OnlineEvaluation (clrc1.0)

Overview

Package

Class

Tree

Index

Help

PREV CLASS NEXT CLASS

FRAMES NO FRAMES

SUMMARY: NESTED | FIELD | CONSTR | METHOD

DETAIL: FIELD | CONSTR | METHOD

evaluationMethods
Class OnlineEvaluation

java.lang.Object
  |
  +--evaluationMethods.OnlineEvaluation

public class OnlineEvaluation
extends java.lang.Object

Class for evaluating machine learning models in the online setting.

-------------------------------------------------------------------

General options when evaluating a learning scheme from the command-line:

-t filename
Name of the file with the training data. (required)

-T filename
Name of the file with the test data. This will be joined to the training data for the online test. (optional: if not specified then the training file will just be used)

-c index
Index of the class attribute (1, 2, ...; default: last).

-S gapSize
Switch to slow teacher with fixed gap (lag) size

-L gapSize
Switch to lazy teacher with fixed gap size

-x number
The number of folds for the cross-validation (default: 10).

-s seed
Random number seed for the cross-validation (default: 1).

-m filename
The name of a file containing a cost matrix.

-l filename
Loads classifier from the given file.

-d filename
Saves classifier built from the training data into the given file.

-v
Outputs no statistics for the training data.

-o
Outputs statistics only, not the classifier.

-i
Outputs information-retrieval statistics per class.

-k
Outputs information-theoretic statistics.

-p range
Outputs predictions for test instances, along with the attributes in the specified range (and nothing else). Use '-p 0' if no attributes are desired.

-b numberOfBins
Sets the number of bins to create for the calibration of the probabilities (default 10)
-r
Outputs cumulative margin distribution (and nothing else).

-g
Only for classifiers that implement "Graphable." Outputs the graph representation of the classifier (and nothing else).

-n significance level
Specifies the significance level to be used in the online setting.

-P
Outputs the p-values or probabilities for each prediction in the online setting (default: switched off - to save space) -S lagSize
Sets the learning machine into slow teaching more with a fixed lag size

-A lagBase,lagPower
Specify a slow teacher mode with growing Arithmetic Progression lag. The lag is created using the recursive function lag_0 = lagBase; lag_i+1 = lag_i*lagPower;

-B lagBase,lagPower
Specify a slow teacher mode with growing Geometric Progression lag. The lag is created using the recursive function lag_0 = lagBase; lag_i+1 = lag_i^lagPower;

-L gapSize
Sets the learning machine into lazy teaching more with a fixed gap size. Lazy updates at each instance that is introduced.

-U gapBase,gapPower
Specify a lazy teacher mode with growing Arithmetic Progression gap. The gap is created using the recursive function gap_0 = Base; gap_i+1 = gap_i*gapPower;

-V gapBase,gapPower
Specify a lazy teacher mode with growing Geometric Progression gap. The gap is created using the recursive function gap_0 = gapBase; gap_i+1 = gap_i^lagPower;

-N (no parameters)

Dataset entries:
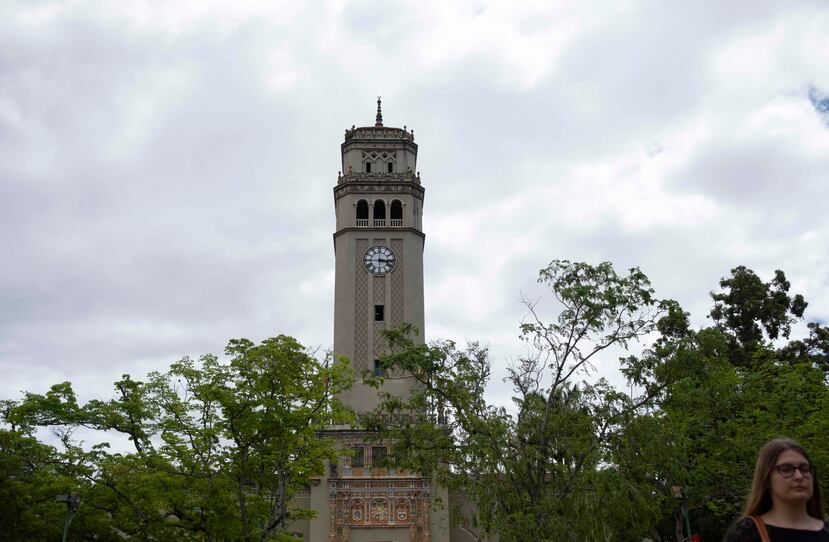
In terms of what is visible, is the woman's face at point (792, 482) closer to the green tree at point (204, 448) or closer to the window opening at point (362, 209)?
the green tree at point (204, 448)

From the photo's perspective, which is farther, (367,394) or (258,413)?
(367,394)

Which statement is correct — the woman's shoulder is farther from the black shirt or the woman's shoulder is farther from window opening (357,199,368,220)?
window opening (357,199,368,220)

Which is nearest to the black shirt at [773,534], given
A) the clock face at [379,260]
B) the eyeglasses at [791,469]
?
the eyeglasses at [791,469]

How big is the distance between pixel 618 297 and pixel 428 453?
22.7 ft

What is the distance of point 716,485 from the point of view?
2959 cm

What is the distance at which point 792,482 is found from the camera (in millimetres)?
4309

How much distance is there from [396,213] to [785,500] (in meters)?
48.8

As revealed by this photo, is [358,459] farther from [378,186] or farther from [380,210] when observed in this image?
[378,186]

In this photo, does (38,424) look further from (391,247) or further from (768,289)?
(768,289)

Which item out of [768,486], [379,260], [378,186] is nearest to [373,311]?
[379,260]

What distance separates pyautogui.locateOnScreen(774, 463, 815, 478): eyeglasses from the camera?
4.33m

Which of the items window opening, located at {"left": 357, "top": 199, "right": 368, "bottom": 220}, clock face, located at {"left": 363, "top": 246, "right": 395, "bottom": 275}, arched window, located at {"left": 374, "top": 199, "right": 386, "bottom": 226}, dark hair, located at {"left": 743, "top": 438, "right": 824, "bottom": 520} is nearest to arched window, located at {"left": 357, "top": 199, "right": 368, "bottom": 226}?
window opening, located at {"left": 357, "top": 199, "right": 368, "bottom": 220}

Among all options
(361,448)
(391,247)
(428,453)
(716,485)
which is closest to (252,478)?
(428,453)

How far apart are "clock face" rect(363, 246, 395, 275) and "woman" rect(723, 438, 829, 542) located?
4654cm
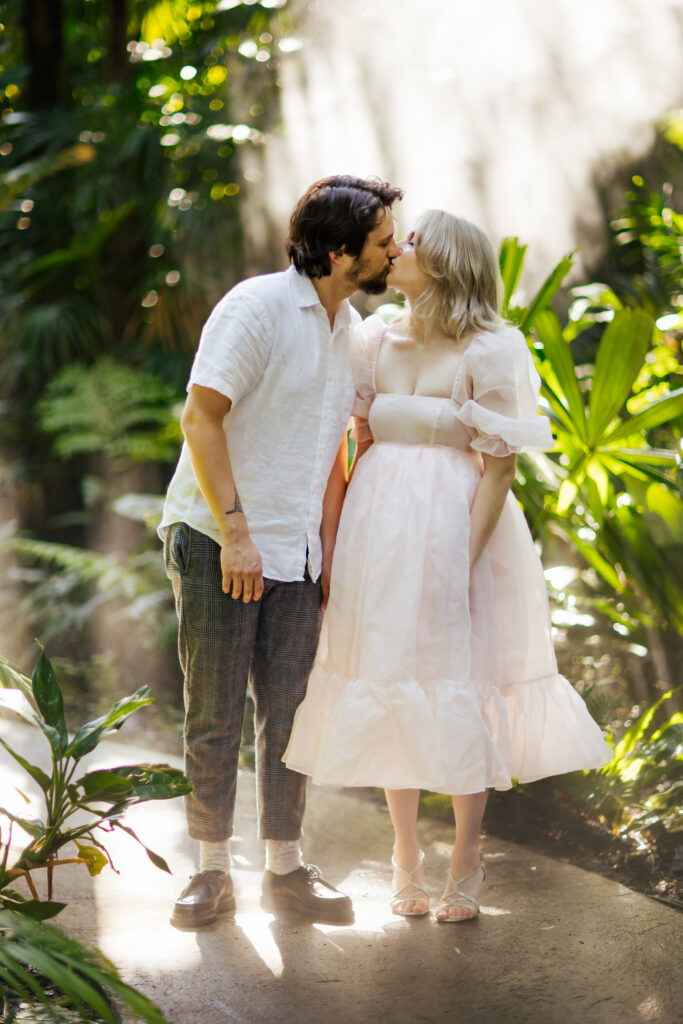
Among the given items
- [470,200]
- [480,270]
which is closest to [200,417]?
[480,270]

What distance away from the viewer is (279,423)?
7.49ft

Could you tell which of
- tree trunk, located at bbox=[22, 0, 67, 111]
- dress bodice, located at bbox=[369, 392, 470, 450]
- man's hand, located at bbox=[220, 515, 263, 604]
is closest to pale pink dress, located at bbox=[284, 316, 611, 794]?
dress bodice, located at bbox=[369, 392, 470, 450]

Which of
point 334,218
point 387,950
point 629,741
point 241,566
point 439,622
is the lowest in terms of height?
point 387,950

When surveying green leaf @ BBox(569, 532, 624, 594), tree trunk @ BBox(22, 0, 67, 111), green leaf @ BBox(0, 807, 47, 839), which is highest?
tree trunk @ BBox(22, 0, 67, 111)

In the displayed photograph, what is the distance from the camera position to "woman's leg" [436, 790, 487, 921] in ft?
7.84

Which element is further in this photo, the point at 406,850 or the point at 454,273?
the point at 406,850

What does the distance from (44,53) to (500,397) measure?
5.93 m

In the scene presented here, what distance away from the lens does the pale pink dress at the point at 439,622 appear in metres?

Goal: Extend the OnlineEvaluation class documentation, starting right after its final line, "-N (no parameters)".

Result of the task:
Specifies a normal online experiment

-E bernoulliProb,randomSeed
Creates an erratic teaching plan. This will essentially introduce training data at every success in a bernoulli trial with probability = bernoulliProb (must be between 0 and 1), the randomSeed (must be long integer) is used to create the random numbers

-X data not from file
This is a very rarely used option but allows training data to be passed without reading it from a file. Instead we use function setData() to pass an Instances object.

-M filename of the matlab program
This option converts the output of the online experiment into a line plot hardcoded in Matlab code

Version:: $Revision: 1.00 $
Author:: David Lindsay (davidl@cs.rhul.ac.uk)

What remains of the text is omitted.